──────── Textauszug

Apnoetaucher Tolga Taskin
Tolga Taskin

Abtauchen – Scuba und Apnoe im Kreidesee Hemmoor

Der Kreidesee Hemmoor an der Elbe gilt als einer der wichtig­sten Tauchspots der Welt. Das glasklare Wasser lockt neben Tauchern mit Atemflaschen auch Apnoe-Freediver, die mit einem einzigen Atemzug in wenigen Minuten bis auf den Grund schweben. Weltrekordler Tolga Taskin, der selbst eine Apnoe-Tauchschule betreibt, liebt den Kick, im Kreidesee versunkene Wracks und Landschaften zu entdecken. Das Tauchen hier ist ein Traum, jedoch nicht ohne Gefahr, denn für Viele wurde der See schon zum Todessee.

Von Undine Schaper

Er entspannt sich, atmet. Der Puls wird langsamer. Der Körper soll so wenig Sauerstoff wie möglich verbrauchen. Erst dann, gezwängt in Neopren, mit Kopfhaube, Handschuhen, Tauchmasken und Flossen versehen, gleitet der Froschmann in das eiskalte, klare Wasser des Kreidesees. Er holt tief Luft und taucht senkrecht nach unten ab. Zwei je sieben Kilogramm schwere Bleigürtel sorgen für das entsprechende Gewicht. Tolga Taskin heißt der leidenschaftliche Apnoe-Taucher, der den deutschen Rekord im Tieftauchen mit Flossen hält. Und der in diesem Winter 74,80 Meter unter einer geschlossenen Eisdecke ohne einen Atemzug tauchte und damit den bisherigen Apnoe-Guinness-Rekord um ganze fünf Meter knacken konnte.

Weltrekordler Tolga Taskin und Apnoetaucherin Lola Armbrust schwören auf Entspannungsübungen, bevor sie mit nur einem einzigen Atemzug viele Meter auf Tiefe gehen.

────────────────

§ Aufgabe a: Wähle aus der Liste unten jede Zeile aus, die die Zeichenfolge "building" enthält.
Der Textauszug und die Liste sind voneinander unabhängiges Material.

──────── Bereitgestellte Einträge

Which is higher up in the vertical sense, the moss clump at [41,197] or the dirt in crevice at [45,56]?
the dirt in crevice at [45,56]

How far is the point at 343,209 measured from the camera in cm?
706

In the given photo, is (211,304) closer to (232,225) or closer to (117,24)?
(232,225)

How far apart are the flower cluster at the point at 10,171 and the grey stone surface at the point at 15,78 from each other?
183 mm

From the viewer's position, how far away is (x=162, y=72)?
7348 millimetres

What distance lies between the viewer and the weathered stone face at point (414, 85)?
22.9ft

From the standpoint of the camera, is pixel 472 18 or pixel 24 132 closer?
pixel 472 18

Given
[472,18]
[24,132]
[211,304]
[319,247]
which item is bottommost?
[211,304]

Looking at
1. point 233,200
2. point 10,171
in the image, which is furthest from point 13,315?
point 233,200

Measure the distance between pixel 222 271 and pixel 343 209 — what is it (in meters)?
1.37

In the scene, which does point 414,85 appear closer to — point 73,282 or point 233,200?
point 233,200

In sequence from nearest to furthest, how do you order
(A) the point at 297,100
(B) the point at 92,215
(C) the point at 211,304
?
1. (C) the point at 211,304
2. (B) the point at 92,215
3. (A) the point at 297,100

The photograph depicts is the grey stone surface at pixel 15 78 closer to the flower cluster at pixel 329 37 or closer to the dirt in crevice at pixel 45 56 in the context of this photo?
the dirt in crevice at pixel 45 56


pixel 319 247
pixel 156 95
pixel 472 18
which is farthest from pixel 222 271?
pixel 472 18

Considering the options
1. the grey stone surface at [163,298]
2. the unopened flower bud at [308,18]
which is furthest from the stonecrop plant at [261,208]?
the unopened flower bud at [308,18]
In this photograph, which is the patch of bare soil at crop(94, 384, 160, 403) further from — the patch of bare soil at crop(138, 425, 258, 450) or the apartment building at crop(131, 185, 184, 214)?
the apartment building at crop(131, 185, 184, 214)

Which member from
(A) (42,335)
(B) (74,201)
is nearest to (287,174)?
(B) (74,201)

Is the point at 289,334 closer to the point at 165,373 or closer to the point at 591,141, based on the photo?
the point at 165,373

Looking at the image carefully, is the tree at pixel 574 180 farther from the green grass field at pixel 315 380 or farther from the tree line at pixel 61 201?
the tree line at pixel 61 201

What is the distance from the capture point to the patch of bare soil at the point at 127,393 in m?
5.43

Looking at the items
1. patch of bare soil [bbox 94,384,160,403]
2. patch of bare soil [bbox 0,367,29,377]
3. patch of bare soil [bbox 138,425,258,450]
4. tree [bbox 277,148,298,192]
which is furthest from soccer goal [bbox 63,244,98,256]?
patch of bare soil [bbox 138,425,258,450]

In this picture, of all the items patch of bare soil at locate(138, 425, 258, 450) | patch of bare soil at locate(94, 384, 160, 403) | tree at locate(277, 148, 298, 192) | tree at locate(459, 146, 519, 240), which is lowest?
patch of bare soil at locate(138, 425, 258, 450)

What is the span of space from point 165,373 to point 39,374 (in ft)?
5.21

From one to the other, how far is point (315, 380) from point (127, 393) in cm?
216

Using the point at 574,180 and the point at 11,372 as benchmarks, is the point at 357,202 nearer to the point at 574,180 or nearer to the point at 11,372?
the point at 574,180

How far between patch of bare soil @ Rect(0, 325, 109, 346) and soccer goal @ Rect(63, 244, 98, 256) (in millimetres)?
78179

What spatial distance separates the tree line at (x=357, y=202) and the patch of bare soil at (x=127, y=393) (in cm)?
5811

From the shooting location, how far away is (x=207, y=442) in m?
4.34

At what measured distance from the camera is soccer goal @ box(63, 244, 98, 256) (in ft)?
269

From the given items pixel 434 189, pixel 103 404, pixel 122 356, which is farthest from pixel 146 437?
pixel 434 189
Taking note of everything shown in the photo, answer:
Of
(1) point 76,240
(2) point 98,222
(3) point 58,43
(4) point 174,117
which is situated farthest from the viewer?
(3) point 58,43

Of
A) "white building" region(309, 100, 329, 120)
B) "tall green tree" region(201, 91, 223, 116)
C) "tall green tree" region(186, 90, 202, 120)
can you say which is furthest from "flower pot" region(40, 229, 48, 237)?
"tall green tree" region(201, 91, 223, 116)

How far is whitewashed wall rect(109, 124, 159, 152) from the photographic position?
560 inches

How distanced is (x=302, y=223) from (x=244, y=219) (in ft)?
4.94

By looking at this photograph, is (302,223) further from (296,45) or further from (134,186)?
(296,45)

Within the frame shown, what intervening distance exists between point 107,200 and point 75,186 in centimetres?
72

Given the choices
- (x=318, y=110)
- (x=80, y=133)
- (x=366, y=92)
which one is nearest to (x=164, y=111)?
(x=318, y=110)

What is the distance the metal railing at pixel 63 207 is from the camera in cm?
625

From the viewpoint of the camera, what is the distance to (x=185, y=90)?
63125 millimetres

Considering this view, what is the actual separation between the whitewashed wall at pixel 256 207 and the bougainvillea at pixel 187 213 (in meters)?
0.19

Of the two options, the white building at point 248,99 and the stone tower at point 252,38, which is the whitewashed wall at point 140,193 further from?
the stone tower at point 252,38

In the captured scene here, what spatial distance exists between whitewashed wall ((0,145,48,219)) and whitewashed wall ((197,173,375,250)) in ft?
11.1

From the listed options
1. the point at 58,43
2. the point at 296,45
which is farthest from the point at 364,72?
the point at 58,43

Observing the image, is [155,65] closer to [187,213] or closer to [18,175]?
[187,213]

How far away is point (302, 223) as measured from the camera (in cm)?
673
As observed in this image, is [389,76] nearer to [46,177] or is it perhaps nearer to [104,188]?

────────────────

§ Aufgabe b: Welche Tiefe erreichte Tolga Taskin laut dem Textauszug in diesem Winter beim Tauchen unter einer geschlossenen Eisdecke?

§ Antwort a:
In this photograph, which is the patch of bare soil at crop(94, 384, 160, 403) further from — the patch of bare soil at crop(138, 425, 258, 450) or the apartment building at crop(131, 185, 184, 214)?
the apartment building at crop(131, 185, 184, 214)
A) "white building" region(309, 100, 329, 120)
Of the two options, the white building at point 248,99 and the stone tower at point 252,38, which is the whitewashed wall at point 140,193 further from?

§ Antwort b: 74,80 Meter, ohne einen Atemzug.